La puissance de la politique extérieure
L'Europe est-elle la question hors-sujet de ces législatives ? "L'Allemagne élit le leader européen", a pourtant écrit un éditorialiste de la Frankfurter Allgemeine, convaincu de la montée en puissance de la politique extérieure de son pays. L'Allemagne demeure bouleversée par la vague des réfugiés (1,2 millions de personnes) arrivés après la crise syrienne, et la politique migratoire figure dans tous les agendas. "Wir schaffen das" ("nous y arriverons"), avait promis Angela Merkel en septembre 2015.

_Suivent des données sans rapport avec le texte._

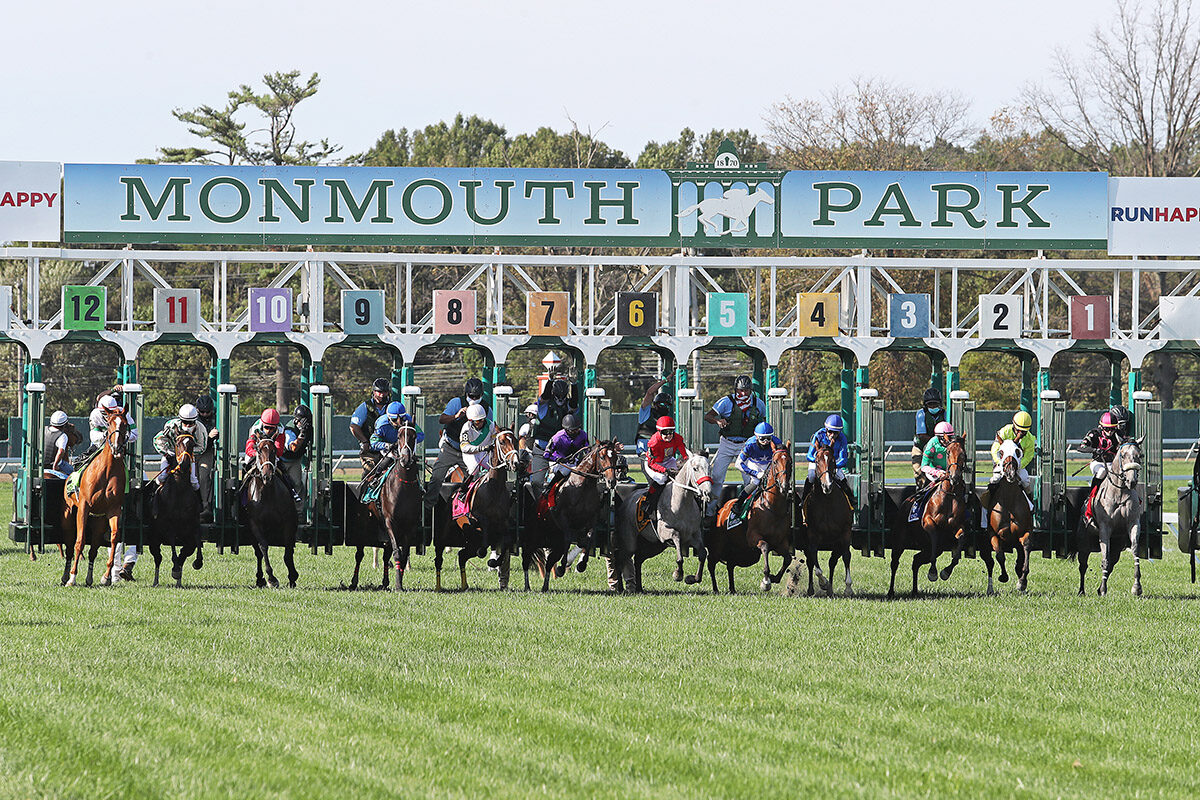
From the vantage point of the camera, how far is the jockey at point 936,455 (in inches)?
627

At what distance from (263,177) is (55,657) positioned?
1368 centimetres

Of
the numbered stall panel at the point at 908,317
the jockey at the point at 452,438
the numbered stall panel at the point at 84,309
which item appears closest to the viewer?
the jockey at the point at 452,438

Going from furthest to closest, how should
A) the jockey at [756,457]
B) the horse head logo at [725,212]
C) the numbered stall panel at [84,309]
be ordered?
the horse head logo at [725,212]
the numbered stall panel at [84,309]
the jockey at [756,457]

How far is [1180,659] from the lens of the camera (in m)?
11.3

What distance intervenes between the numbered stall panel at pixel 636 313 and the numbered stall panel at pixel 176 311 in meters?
5.84

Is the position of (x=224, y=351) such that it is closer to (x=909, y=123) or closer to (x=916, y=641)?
(x=916, y=641)

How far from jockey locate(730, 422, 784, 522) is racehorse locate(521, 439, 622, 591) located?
124 cm

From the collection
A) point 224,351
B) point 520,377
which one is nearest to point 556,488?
point 224,351

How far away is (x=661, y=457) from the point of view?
1598 cm

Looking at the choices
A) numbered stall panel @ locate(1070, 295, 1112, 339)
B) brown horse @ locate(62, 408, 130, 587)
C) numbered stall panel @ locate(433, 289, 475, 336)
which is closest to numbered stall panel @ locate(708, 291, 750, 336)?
numbered stall panel @ locate(433, 289, 475, 336)

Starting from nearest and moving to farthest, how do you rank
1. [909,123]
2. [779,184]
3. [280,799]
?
[280,799]
[779,184]
[909,123]

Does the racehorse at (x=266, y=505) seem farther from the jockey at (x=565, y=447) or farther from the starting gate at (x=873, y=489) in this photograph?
the starting gate at (x=873, y=489)

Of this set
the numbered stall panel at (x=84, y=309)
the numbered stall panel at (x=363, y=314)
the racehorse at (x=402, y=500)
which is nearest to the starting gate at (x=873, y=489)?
the racehorse at (x=402, y=500)

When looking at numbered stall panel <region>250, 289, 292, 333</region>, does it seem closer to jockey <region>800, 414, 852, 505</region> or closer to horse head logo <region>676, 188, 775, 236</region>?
horse head logo <region>676, 188, 775, 236</region>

Soutenu par la chancelière, le patron de la CDU Armin Laschet tente d'incarner cette continuité sur la scène internationale. "La promesse de sécurité, l'un des fondements de l'Europe, a besoin de renouveau", écrivait-il début septembre dans une tribune publiée par le quotidien économique Handelsblatt, quelques jours après le retrait de la coalition internationale de Kaboul. "L'Europe doit faire une nouvelle offre à ses citoyens pour minimiser les risques, garantir la sécurité et ainsi se renforcer elle-même. Tout comme les amitiés intimes de Konrad Adenauer et Charles de Gaulle, d'Helmut Kohl et François Mitterrand se sont incarnées lors de la création de la maison commune européenne", a rappelé l'ancien député européen (1999-2005). Citant 138 fois le mot "Europa" dans son programme électoral (139 pages), Armin Laschet défend "une coopération et une intégration européennes au lieu d'un isolement nationaliste". "Ce n'est qu'ainsi que nous rendrons l'Allemagne et l'Europe plus résilientes : en cas de pandémie, de crise économique, de menace terroriste ou de cyberattaque", défend la CDU.

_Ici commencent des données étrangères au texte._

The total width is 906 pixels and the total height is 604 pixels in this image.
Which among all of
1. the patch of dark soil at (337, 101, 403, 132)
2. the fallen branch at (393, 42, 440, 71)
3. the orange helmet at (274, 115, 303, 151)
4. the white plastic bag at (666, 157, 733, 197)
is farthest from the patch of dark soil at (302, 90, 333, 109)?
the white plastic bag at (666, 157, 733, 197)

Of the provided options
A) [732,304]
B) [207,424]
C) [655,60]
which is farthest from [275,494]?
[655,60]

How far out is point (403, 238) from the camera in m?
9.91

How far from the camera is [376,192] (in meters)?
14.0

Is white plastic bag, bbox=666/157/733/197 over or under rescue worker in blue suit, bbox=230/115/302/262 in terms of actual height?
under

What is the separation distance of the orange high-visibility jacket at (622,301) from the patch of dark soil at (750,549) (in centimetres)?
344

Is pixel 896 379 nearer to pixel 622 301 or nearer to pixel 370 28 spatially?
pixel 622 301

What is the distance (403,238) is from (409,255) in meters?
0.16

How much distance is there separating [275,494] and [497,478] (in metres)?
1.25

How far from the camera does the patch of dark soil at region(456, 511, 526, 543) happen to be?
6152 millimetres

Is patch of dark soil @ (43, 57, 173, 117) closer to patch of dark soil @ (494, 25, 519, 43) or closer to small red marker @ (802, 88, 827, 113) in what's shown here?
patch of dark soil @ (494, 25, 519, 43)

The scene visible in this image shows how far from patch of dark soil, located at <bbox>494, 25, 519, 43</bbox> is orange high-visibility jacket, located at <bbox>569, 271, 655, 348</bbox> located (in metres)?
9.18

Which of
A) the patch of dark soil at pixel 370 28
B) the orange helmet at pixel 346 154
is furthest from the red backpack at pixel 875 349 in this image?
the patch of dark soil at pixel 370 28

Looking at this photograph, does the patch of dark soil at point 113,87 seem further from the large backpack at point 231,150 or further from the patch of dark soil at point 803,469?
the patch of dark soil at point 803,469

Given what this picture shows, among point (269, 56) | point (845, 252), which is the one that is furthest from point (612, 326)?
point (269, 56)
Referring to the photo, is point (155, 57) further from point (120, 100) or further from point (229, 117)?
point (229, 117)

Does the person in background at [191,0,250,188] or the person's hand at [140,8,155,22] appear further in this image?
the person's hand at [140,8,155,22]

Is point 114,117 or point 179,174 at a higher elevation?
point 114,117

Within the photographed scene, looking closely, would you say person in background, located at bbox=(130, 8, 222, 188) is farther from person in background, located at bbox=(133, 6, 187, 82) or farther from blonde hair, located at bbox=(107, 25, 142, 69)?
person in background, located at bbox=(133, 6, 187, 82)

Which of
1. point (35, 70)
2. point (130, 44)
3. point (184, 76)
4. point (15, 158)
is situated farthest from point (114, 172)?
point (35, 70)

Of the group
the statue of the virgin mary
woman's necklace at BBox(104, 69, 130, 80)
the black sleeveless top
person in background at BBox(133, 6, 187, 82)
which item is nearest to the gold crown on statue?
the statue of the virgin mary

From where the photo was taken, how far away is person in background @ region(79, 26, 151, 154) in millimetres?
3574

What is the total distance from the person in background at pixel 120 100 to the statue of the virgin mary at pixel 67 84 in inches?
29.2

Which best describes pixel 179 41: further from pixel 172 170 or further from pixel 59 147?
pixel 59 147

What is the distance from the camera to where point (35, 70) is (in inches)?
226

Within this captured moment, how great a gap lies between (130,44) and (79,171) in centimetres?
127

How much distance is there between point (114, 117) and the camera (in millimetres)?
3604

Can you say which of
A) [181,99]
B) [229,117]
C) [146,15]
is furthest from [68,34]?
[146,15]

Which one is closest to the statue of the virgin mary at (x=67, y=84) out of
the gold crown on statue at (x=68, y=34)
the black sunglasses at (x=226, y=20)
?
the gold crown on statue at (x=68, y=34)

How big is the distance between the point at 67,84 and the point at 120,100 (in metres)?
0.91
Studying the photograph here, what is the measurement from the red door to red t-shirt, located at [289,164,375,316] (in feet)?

Débat autour de l'intelligence artificielle
Un autre sujet européen promet d'animer les débats en Allemagne : celui de l'intelligence artificielle, débattue depuis une année en commission spéciale AIDA (Artificial Intelligence in a Digital Age) au Parlement européen. Ce sujet coche toutes les cases chères à l'électorat national, des droits de l'Homme à l'indépendance économique. Pour la députée Svenja Hahn (Renew), issue du parti libéral-démocrate (FDP) allemand, il semble essentiel "d'aboutir à un cadre uniforme législatif et normatif européen. Le cryptage est un ingrédient essentiel. J'ai été stupéfaite d'apprendre que le Conseil européen a lancé le débat sur une "master key" destinée à déchiffrer n'importe quelle communication cryptée. Le droit à la protection de la vie privée est un sujet qui ne peut faire l'objet d'aucune négociation". L'Europe, qui cherche sa voie dans l'intelligence artificielle entre une doctrine américaine "pro-business" et le leadership des Chinois, critiqués pour leur tendance à la surveillance de masse, pourrait survenir par la voie allemande.